As I mentioned above, the most significant law that was enacted by the FTC under the Final Rule was the advance fee ban. Prior to the Final Rule, one of the biggest complaints about debt negotiation and settlement programs and their providers was that all too often hefty fees were collected from consumers before any results were provided. And in many instances the very same consumers who paid out these fees never even received the services that they paid for. The advance fee ban was put in place to protect consumers from this type of deceitful practice.
The new FTC laws will require companies and individuals selling debt relief programs to make 5 specific disclosures to perspective customers.
1. how much will it cost
2. how long until the customer will see results
3. how much the customer must save before an offer is made to a creditor
4. any potentially negative consequences that might arise as a result of enrollment
5. details about dedicated bank accounts
It is important for you to understand these requirements regarding disclosures in order to ensure that you end up dealing with an honest and reputable debt negotiator. The best way to do that is to start here with a discussion on program costs and then move through each of the other four disclosures from there.

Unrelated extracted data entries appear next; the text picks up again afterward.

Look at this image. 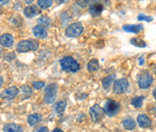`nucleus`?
Listing matches in <instances>:
<instances>
[{
    "label": "nucleus",
    "mask_w": 156,
    "mask_h": 132,
    "mask_svg": "<svg viewBox=\"0 0 156 132\" xmlns=\"http://www.w3.org/2000/svg\"><path fill=\"white\" fill-rule=\"evenodd\" d=\"M39 48V43L35 40H23L16 45V51L19 53H25L29 51H36Z\"/></svg>",
    "instance_id": "obj_2"
},
{
    "label": "nucleus",
    "mask_w": 156,
    "mask_h": 132,
    "mask_svg": "<svg viewBox=\"0 0 156 132\" xmlns=\"http://www.w3.org/2000/svg\"><path fill=\"white\" fill-rule=\"evenodd\" d=\"M153 83V77L152 75L147 73V71H143L141 74L139 75V78H138V85L141 89H148L152 85Z\"/></svg>",
    "instance_id": "obj_5"
},
{
    "label": "nucleus",
    "mask_w": 156,
    "mask_h": 132,
    "mask_svg": "<svg viewBox=\"0 0 156 132\" xmlns=\"http://www.w3.org/2000/svg\"><path fill=\"white\" fill-rule=\"evenodd\" d=\"M144 64H145V58L140 57L139 58V66H143Z\"/></svg>",
    "instance_id": "obj_30"
},
{
    "label": "nucleus",
    "mask_w": 156,
    "mask_h": 132,
    "mask_svg": "<svg viewBox=\"0 0 156 132\" xmlns=\"http://www.w3.org/2000/svg\"><path fill=\"white\" fill-rule=\"evenodd\" d=\"M122 29L125 32H128V33L139 34L141 31L144 30V26L142 24H127V25H123Z\"/></svg>",
    "instance_id": "obj_15"
},
{
    "label": "nucleus",
    "mask_w": 156,
    "mask_h": 132,
    "mask_svg": "<svg viewBox=\"0 0 156 132\" xmlns=\"http://www.w3.org/2000/svg\"><path fill=\"white\" fill-rule=\"evenodd\" d=\"M114 80H115V74H111V75L105 76L104 78L102 79V86H103V88L105 90H108L112 86Z\"/></svg>",
    "instance_id": "obj_18"
},
{
    "label": "nucleus",
    "mask_w": 156,
    "mask_h": 132,
    "mask_svg": "<svg viewBox=\"0 0 156 132\" xmlns=\"http://www.w3.org/2000/svg\"><path fill=\"white\" fill-rule=\"evenodd\" d=\"M60 65L64 71L67 73H77L80 70V65L70 56H65L60 60Z\"/></svg>",
    "instance_id": "obj_1"
},
{
    "label": "nucleus",
    "mask_w": 156,
    "mask_h": 132,
    "mask_svg": "<svg viewBox=\"0 0 156 132\" xmlns=\"http://www.w3.org/2000/svg\"><path fill=\"white\" fill-rule=\"evenodd\" d=\"M138 20H145V21H147V22H151L153 20V17L151 16H146V15H143V14H140L138 16Z\"/></svg>",
    "instance_id": "obj_27"
},
{
    "label": "nucleus",
    "mask_w": 156,
    "mask_h": 132,
    "mask_svg": "<svg viewBox=\"0 0 156 132\" xmlns=\"http://www.w3.org/2000/svg\"><path fill=\"white\" fill-rule=\"evenodd\" d=\"M91 5H90V9H89V13L92 16L97 17L100 16V14L102 13L103 11V5L101 4L99 0H94V1H90Z\"/></svg>",
    "instance_id": "obj_9"
},
{
    "label": "nucleus",
    "mask_w": 156,
    "mask_h": 132,
    "mask_svg": "<svg viewBox=\"0 0 156 132\" xmlns=\"http://www.w3.org/2000/svg\"><path fill=\"white\" fill-rule=\"evenodd\" d=\"M137 123L142 128H151L152 127V121L147 115H139L137 118Z\"/></svg>",
    "instance_id": "obj_11"
},
{
    "label": "nucleus",
    "mask_w": 156,
    "mask_h": 132,
    "mask_svg": "<svg viewBox=\"0 0 156 132\" xmlns=\"http://www.w3.org/2000/svg\"><path fill=\"white\" fill-rule=\"evenodd\" d=\"M4 132H23V128L16 123H8L5 124L3 128Z\"/></svg>",
    "instance_id": "obj_16"
},
{
    "label": "nucleus",
    "mask_w": 156,
    "mask_h": 132,
    "mask_svg": "<svg viewBox=\"0 0 156 132\" xmlns=\"http://www.w3.org/2000/svg\"><path fill=\"white\" fill-rule=\"evenodd\" d=\"M99 69V63L98 59H92L91 61L88 64V70L94 73V71H97Z\"/></svg>",
    "instance_id": "obj_20"
},
{
    "label": "nucleus",
    "mask_w": 156,
    "mask_h": 132,
    "mask_svg": "<svg viewBox=\"0 0 156 132\" xmlns=\"http://www.w3.org/2000/svg\"><path fill=\"white\" fill-rule=\"evenodd\" d=\"M58 93L57 83H50L44 89V102L46 104H51L56 100Z\"/></svg>",
    "instance_id": "obj_3"
},
{
    "label": "nucleus",
    "mask_w": 156,
    "mask_h": 132,
    "mask_svg": "<svg viewBox=\"0 0 156 132\" xmlns=\"http://www.w3.org/2000/svg\"><path fill=\"white\" fill-rule=\"evenodd\" d=\"M76 3H77L78 6H79V7H81V8H85V7H87V6L89 5L90 0H77Z\"/></svg>",
    "instance_id": "obj_29"
},
{
    "label": "nucleus",
    "mask_w": 156,
    "mask_h": 132,
    "mask_svg": "<svg viewBox=\"0 0 156 132\" xmlns=\"http://www.w3.org/2000/svg\"><path fill=\"white\" fill-rule=\"evenodd\" d=\"M38 132H48V128H47V127H41V129L38 130Z\"/></svg>",
    "instance_id": "obj_31"
},
{
    "label": "nucleus",
    "mask_w": 156,
    "mask_h": 132,
    "mask_svg": "<svg viewBox=\"0 0 156 132\" xmlns=\"http://www.w3.org/2000/svg\"><path fill=\"white\" fill-rule=\"evenodd\" d=\"M39 25H41V26H44V28H48L51 26V20L49 19L48 16H41L39 20Z\"/></svg>",
    "instance_id": "obj_21"
},
{
    "label": "nucleus",
    "mask_w": 156,
    "mask_h": 132,
    "mask_svg": "<svg viewBox=\"0 0 156 132\" xmlns=\"http://www.w3.org/2000/svg\"><path fill=\"white\" fill-rule=\"evenodd\" d=\"M3 82H4V80H3V77H2V76H0V88L2 87V85H3Z\"/></svg>",
    "instance_id": "obj_34"
},
{
    "label": "nucleus",
    "mask_w": 156,
    "mask_h": 132,
    "mask_svg": "<svg viewBox=\"0 0 156 132\" xmlns=\"http://www.w3.org/2000/svg\"><path fill=\"white\" fill-rule=\"evenodd\" d=\"M2 52H3V49H2V47L0 46V58H1V56H2Z\"/></svg>",
    "instance_id": "obj_37"
},
{
    "label": "nucleus",
    "mask_w": 156,
    "mask_h": 132,
    "mask_svg": "<svg viewBox=\"0 0 156 132\" xmlns=\"http://www.w3.org/2000/svg\"><path fill=\"white\" fill-rule=\"evenodd\" d=\"M67 101H59V102H57L55 104V106H54V109H55V112L56 113H63L66 109V107H67Z\"/></svg>",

Prior to the Final Rule, debt negotiation and settlement companies were known to
make claims about their services that they either could not back up
with fact, or misrepresented in order to entice
consumers to sign up. This is no longer tolerated. Now, claims
regarding program time lines, discount percentages and success rates
(among other things) must be based on "provable" facts. Read more about
debt negotiation companies must not misrepresent.
One thing that has not changed as a result of these new laws, is the ability of debt relief companies to require their customers to set up "dedicated accounts" into which all savings for future payments and fees will be deposited. What has changed however, are the restrictions on these accounts. The most important of these is that the consumer (you) continue to own the funds in the account, and may withdraw them at any time.